#### Task 1:
In the review of Deadwood's first season, what kind of store are Seth Bullock and Sol Star opening?
#### Task 2:
Write out the passage of the Deadwood review that opens with the words containing "I’ve only scratched" and closes with "chief business rival.".

>> begin Article

On the surface, this group, complemented by a bevy of whores and small-time operators, seems like an inauspicious group for the foundation of a society. But that’s exactly what Season 1 of Deadwood treats its audience to. Series creator David Milch explores the structure of so-called polite society by taking us back to the most recent area bereft of its protection. The historical Deadwood was an unauthorized settlement on Indian land, disconnected from the territory of the United States and thus completely lawless. It is the show’s most provocative message that the law and order we rely on was just as scary and disorienting to Deadwood as its chaos would be to us.

The man most in control of the chaos is Al Swearengen (Ian MacShane), owner of the Gem Saloon and landlord of the greater part of Deadwood. Al has gotten where he is through sheer force of will, and of course, has resorted to violence when expedient. Al is a fascinating character. He’s a realist who accepts that law and society are inevitably coming to his corner of the world, but is trying like hell to hold on to his empire as they do. His disquisitions on his personal and business philosophies are memorable outbursts, including one in the penultimate episode delivered while he avails himself to the services of one of the whores he keeps in his saloon.

Timothy Olyphant’s Seth Bullock is a thoroughly honest man, but capable of righteous anger. He comes to Deadwood weary of his experiences as a Marshal in Montana. He and Sol Star (John Hawkes) are opening a hardware store. Early in the season they befriend legendary gambler and gunfighter Wild Bill Hickok (Keith Carradine) and his companions, Charlie Utter and Calamity Jane.

The first season depicts the people of Deadwood confronted with various crises which combine to force a sense of order on the chaos that many inhabitants sought by coming to the territory. A cold-blooded murder necessitates a trial, which in turn necessitates the creation of laws. A smallpox outbreak necessitates the formation of public services. And a treaty with the Indians threatens to throw Deadwood’s status into uncertainty.

I’ve only scratched the surface in listing the appealing attributes of Deadwood: Season One. There are outstanding performances throughout the cast. Brad Dourif is phenomenal as the camp’s doctor, whose moral outrage is unfazed by Swearengen or anyone else. Ray McKinnin is wonderful as a zealously faithful preacher, and Powers Boothe does a slow burn to anger as well as anyone can, as Cy Tolliver, owner of the Bella Union saloon and Al’s chief business rival.

>> end Article
>> begin Data section

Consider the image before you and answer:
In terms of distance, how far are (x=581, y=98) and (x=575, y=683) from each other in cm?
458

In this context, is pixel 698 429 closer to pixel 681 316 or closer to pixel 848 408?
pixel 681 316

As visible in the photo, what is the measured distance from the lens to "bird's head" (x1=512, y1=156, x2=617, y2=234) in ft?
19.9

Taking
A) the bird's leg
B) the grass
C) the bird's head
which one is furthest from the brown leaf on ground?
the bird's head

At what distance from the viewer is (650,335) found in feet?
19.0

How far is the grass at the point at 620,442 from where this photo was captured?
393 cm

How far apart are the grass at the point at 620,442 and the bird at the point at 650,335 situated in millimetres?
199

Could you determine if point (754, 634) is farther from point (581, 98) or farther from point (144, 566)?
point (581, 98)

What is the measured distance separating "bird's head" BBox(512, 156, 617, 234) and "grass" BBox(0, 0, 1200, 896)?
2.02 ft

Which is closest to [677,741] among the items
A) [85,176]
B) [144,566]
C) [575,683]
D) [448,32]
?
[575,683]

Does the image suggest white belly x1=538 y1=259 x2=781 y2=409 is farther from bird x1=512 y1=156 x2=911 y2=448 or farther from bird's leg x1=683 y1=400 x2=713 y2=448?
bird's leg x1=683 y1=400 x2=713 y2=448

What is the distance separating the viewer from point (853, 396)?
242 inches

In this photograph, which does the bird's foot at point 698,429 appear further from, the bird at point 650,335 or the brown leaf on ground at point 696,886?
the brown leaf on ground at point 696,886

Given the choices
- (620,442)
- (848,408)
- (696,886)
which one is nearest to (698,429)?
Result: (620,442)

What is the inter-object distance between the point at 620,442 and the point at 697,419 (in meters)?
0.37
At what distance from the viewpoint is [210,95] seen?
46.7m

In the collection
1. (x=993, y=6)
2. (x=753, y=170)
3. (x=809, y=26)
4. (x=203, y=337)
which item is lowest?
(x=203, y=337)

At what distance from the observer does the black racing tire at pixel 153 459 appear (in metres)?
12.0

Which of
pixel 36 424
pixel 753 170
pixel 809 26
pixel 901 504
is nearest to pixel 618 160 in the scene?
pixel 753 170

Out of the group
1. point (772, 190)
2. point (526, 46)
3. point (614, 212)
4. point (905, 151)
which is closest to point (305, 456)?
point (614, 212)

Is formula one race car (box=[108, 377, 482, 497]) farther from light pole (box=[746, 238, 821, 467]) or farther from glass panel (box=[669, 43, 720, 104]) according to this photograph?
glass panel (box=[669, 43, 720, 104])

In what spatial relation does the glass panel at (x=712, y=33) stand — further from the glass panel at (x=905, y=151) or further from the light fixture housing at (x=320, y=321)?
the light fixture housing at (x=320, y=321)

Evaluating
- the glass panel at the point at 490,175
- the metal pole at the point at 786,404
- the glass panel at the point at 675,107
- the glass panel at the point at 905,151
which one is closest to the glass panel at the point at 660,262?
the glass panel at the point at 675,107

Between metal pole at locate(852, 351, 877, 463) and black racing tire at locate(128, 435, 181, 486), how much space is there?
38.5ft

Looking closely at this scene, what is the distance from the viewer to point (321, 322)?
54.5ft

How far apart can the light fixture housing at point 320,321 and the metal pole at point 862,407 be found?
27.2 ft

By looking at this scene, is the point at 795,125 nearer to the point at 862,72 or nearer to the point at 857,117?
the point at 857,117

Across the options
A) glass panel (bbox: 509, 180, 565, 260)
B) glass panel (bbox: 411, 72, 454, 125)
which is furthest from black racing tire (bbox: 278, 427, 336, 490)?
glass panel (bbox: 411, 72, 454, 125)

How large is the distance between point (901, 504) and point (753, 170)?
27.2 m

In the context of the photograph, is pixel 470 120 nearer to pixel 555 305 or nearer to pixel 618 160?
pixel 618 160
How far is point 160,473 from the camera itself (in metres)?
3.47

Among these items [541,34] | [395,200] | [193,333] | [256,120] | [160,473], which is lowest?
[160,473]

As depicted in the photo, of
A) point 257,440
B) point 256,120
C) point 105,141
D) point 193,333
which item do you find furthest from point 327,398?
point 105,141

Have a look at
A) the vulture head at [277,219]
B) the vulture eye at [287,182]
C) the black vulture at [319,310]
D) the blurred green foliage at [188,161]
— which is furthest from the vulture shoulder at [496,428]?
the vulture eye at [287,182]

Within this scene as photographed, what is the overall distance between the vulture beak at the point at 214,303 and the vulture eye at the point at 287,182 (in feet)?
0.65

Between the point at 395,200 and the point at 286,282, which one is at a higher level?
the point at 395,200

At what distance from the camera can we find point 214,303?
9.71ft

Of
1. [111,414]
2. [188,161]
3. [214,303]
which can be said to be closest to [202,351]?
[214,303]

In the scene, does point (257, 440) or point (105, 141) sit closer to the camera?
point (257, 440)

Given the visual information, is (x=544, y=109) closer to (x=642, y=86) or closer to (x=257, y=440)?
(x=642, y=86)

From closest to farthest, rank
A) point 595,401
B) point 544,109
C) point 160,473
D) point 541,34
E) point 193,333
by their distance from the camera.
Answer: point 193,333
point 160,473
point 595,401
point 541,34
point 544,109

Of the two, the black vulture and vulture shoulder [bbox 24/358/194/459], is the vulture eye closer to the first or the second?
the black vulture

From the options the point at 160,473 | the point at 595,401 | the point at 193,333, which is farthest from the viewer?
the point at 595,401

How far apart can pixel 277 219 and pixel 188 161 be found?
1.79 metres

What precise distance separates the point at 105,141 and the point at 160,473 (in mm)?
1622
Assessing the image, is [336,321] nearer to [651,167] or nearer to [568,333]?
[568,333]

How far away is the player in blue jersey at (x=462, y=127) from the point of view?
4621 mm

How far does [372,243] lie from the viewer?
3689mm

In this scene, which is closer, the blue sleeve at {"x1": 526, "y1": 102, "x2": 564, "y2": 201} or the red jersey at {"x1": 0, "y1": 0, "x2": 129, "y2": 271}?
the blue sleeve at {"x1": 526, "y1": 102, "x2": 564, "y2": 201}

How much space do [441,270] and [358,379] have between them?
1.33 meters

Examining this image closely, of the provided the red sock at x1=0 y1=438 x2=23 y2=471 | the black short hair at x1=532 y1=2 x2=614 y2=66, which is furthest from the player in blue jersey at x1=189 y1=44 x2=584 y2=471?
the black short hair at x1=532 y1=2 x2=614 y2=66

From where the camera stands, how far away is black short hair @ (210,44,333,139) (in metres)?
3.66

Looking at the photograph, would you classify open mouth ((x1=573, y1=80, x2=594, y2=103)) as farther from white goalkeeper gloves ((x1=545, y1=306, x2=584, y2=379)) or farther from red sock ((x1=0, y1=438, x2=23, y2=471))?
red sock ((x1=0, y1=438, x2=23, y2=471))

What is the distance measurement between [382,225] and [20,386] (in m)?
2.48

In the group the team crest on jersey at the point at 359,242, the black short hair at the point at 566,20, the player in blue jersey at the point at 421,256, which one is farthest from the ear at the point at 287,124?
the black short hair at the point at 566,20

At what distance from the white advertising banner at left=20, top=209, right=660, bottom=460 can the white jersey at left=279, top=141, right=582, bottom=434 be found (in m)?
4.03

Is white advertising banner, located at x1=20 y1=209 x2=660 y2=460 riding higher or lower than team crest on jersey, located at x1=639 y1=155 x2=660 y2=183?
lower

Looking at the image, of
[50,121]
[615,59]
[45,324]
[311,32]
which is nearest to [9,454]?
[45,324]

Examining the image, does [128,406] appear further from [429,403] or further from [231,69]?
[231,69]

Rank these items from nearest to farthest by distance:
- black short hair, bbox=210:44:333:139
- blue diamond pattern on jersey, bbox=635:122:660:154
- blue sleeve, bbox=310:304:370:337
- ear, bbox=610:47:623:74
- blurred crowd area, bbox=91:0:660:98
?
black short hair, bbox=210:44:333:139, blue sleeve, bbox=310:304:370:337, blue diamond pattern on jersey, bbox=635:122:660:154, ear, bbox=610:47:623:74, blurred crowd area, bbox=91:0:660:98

>> end Data section

#### Solution 1:
A hardware store.

#### Solution 2:
I’ve only scratched the surface in listing the appealing attributes of Deadwood: Season One. There are outstanding performances throughout the cast. Brad Dourif is phenomenal as the camp’s doctor, whose moral outrage is unfazed by Swearengen or anyone else. Ray McKinnin is wonderful as a zealously faithful preacher, and Powers Boothe does a slow burn to anger as well as anyone can, as Cy Tolliver, owner of the Bella Union saloon and Al’s chief business rival.